Изменить размер шрифта - +
Перед крещением полагалось, чтобы патриарх наставил ее в вере Христовой. Эльга могла бы сказать, что Ригор-болгарин в Киеве беседовал с ней о Христе целый год, но благоразумно смолчала: получать наставления самого патриарха было почетным, а встречи с ним – полезными для ее дальнейших целей. Им предстояло встретиться двенадцать раз, ибо на это, особо значимое для христиан число, патриарх опирался, распределяя предметы бесед: о Ветхом Завете, о Новой благодати евангельских заповедей Христа, о правилах святых апостолов, об учениях святых отцов Вселенских соборов и о том, как следует пребывать в твердой вере и вести жизнь добродетельную. О воскресении мертвых, и о втором пришествии Христа, и о воздаянии каждому по его делам. О церковном уставе и молитве, и о посте, и о милостыне, и о воздержании, и о чистоте телесной, и о покаянии.

Будучи человеком занятым, Полиевкт мог уделить княгине время лишь один раз в неделю; таким образом выходило, что на ее оглашение потребуется двенадцать недель. Условившись с ней об этом еще в первую встречу, он назначил время крещения на праздник Рождества Богоматери – в восьмой день месяца септембриоса. И это как нельзя лучше сочеталось с расчетами логофета дрома и дворцового управителя-препозита, распределявших время царских приемов.

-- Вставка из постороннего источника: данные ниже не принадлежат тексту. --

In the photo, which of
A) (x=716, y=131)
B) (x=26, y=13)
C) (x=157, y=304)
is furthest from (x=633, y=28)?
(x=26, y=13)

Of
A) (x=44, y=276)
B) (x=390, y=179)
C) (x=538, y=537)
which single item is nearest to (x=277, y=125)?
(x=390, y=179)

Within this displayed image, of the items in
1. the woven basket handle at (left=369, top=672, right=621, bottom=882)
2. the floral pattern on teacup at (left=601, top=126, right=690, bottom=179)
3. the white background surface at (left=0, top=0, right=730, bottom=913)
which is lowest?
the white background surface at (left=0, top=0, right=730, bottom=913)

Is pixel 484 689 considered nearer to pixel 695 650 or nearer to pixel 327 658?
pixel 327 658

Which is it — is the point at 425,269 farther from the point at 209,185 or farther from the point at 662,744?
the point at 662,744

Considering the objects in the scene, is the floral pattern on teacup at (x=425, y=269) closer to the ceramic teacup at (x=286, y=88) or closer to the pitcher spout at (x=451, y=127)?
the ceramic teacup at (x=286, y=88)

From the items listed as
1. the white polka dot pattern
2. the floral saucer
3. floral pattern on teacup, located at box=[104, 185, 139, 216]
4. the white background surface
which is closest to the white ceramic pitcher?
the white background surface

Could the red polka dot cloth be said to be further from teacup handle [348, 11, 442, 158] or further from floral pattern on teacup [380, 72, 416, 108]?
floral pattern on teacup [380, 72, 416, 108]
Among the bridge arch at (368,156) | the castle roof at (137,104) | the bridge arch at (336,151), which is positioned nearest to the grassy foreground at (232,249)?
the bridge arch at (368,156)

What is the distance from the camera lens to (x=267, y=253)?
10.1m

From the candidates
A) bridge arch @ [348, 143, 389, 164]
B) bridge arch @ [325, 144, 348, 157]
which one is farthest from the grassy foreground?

Вместе с Эльгой проходили оглашение и женщины ее свиты. Пораженные чудесами Константинополя, они не могли не признать вслед за княгиней, что люди, живущие среди такой красоты и богатства, уж верно знают истинного Бога, раз он так награждает их! Мужчины держались осторожнее. Из мужской части русского посольства креститься заодно с княгиней пожелали человек двадцать, но по большей части это были еще некрещеные купцы, которым предстояло приезжать сюда каждый год. Из Эльгиной родни присоединились Алдан, Войко, Колояр и Соломир, а еще средний сын Мистины – тринадцатилетний Велерад. Старший сын Мистины, Улеб, на это отвечал: «Мне князь такого не приказывал».

– Как князь, так и мы! – говорили отроки. – Мы на земле его дружина, в одной битве с ним погибнем, в один курган ляжем и к богам в занебесную дружину вместе пойдем.

– Как отцы наши! – с гордостью говорил здоровяк Добровой, сын Гримкеля Секиры, павшего в один час с Ингваром.

Их таких возле Святослава держалось два десятка: ко времени гибели почти все ближние оружники Ингвара имели семьи. Общая гордость за отцов сплотила нынешнее поколение гридей, и все они считали друг друга братьями, а Святослава – и князем, и старшим братом одновременно. Нечего и думать, чтобы они решились сменить веру без его приказа. Вся их дальнейшая жизнь была связана со Святославом, а как дружина может отказаться от участия в пирах? Это все равно что отказаться быть в дружине. Ведь княжий пир – это и священнодействие, и совет, и раздача наград, и ежедневное разделение хлеба, именно то, что создает между вождем и его людьми связь не менее прочную, чем кровное родство.

О замыслах на этот счет самого Святослава, в случае удачных переговоров о его браке с дочерью Константина, Эльга пока молчала.

Каждую неделю за Эльгой приезжал Даниил-Даглейк, с вестиаритами-«львами» и поклоном от Саввы. Эльга скоро поняла, что, посылая за ней личного помощника-оптиона, этериарх выражал ей свое расположение. Иной раз он и сам встречал княгиню на причале Боспория: в те дни, когда патриарх приглашал ее не в свои покои, а в сад какого-нибудь из городских знаменитых монастырей или храмов. Бывало, что Савва провожал русов до Маманта и получал приглашение со своими людьми пообедать с ними. Сидя в триклинии с Мистиной и другими послами, он пил разведенное водой вино, толковал о походах, рассказывал о сражениях с сарацинами и полученных наградах. Беседы с ним заметно помогали русам разобраться в здешней жизни.

Именно у него в руках они впервые увидели чудную вещь: маленькие вильца, рогатинку величиной не более поясного ножа, на рукояти узорной белой кости.